If they can plug in a USB cable, they can take the SD card out. That was my point.

If they can't do either of those things, that means they don't have your phone and there's no worry.

Re:

[Nick Ives]

Ah, I see.

I totally agree then.

Re:

[The Yuckinator]

Your phone may be fragmented, but my phone only has a bit of a dead spot in the upper left corner of the screen because I dropped it about 45 minutes ago. Nothing's fallen off it yet though.

But seriously, you're either grossly uninformed, a rabid fanboy parroting talking points, have never used an Android device for more than a few minutes, or just a weak troll. Fragmentation is largely irrelevant when you have a developer community like the folks at XDA [xda-developers.com] working on pretty much any android device they can ge

Re:

[macs4all]

Doesn't the iPhone suffer from pretty much the same problems as well? Moving to iPhone as the troll suggests solves nothing, and may even make the problem worse.

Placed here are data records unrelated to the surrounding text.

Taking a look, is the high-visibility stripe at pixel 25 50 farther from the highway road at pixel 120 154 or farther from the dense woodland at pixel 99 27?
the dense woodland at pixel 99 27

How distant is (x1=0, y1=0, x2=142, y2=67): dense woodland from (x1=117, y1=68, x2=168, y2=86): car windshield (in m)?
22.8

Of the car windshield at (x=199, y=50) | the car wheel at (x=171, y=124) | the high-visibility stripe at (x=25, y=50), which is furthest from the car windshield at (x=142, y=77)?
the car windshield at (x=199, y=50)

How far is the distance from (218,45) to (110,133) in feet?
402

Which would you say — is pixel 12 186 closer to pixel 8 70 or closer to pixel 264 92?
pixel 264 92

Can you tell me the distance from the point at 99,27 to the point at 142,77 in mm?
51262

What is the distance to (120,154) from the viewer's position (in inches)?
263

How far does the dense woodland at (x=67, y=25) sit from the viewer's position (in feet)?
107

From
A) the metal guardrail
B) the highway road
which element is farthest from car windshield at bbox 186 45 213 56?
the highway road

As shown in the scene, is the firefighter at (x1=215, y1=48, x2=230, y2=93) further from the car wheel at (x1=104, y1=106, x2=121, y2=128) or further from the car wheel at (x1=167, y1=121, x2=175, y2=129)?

Nope. Encryption + Remote Wipe + Local Wipe on too many failed password attempts (see "Safe and Secure by Design" and "Ready for Business" on this page [apple.com]). Not even in the same universe as far as security goes...

Re:

[PCM2]

Nope. Encryption + Remote Wipe + Local Wipe on too many failed password attempts (see "Safe and Secure by Design" and "Ready for Business" on this page [apple.com]). Not even in the same universe as far as security goes...

See, I don't get all the people in this thread saying Android devices are "horrible" and "not even in the same universe as far as security." I have an Android phone from Motorola. It's billed by T-Mobile as one of their lower-end, entry-level smartphones, as opposed to a "teh awesomeness" phone. Nonetheless, my phone can encrypt the data on the device and the SD card, and it comes bundled with a (free) service from Motorola that not only lets you remote wipe your data, but will tell you where your phone is

Re:

[macs4all]

Take your phone, run it over with a truck. Then set it (the phone, not the truck) on fire. Then throw the ashes in a glass block. Then launch the glass block into the sun.

And so you think that isn't susceptible to an extraterrestrial-in-the-middle attack?

Re:

[Terrasque]

I was thinking more of a moon-in-the-middle attack here, but hey.. that could work too.

Re:

[datapharmer]

Do you do that on your laptop? Most people freak out about their phones but are perfectly okay not encrypting data on their other devices. people are weak and make mistakes. Unless you want to play James Bond for a living get a life and move along.

Re:

[shutdown -p now]

Passwords and other sensitive data are not stored on SD card though (unless the app in question is written by someone really clueless).

Re:

[wdef]

Impressive. Wondering: are you in the security industry, hence the interest in working out how to close any back doors in the phone? There are probably clients in government/industry/crime who would pay to have their phones locked down.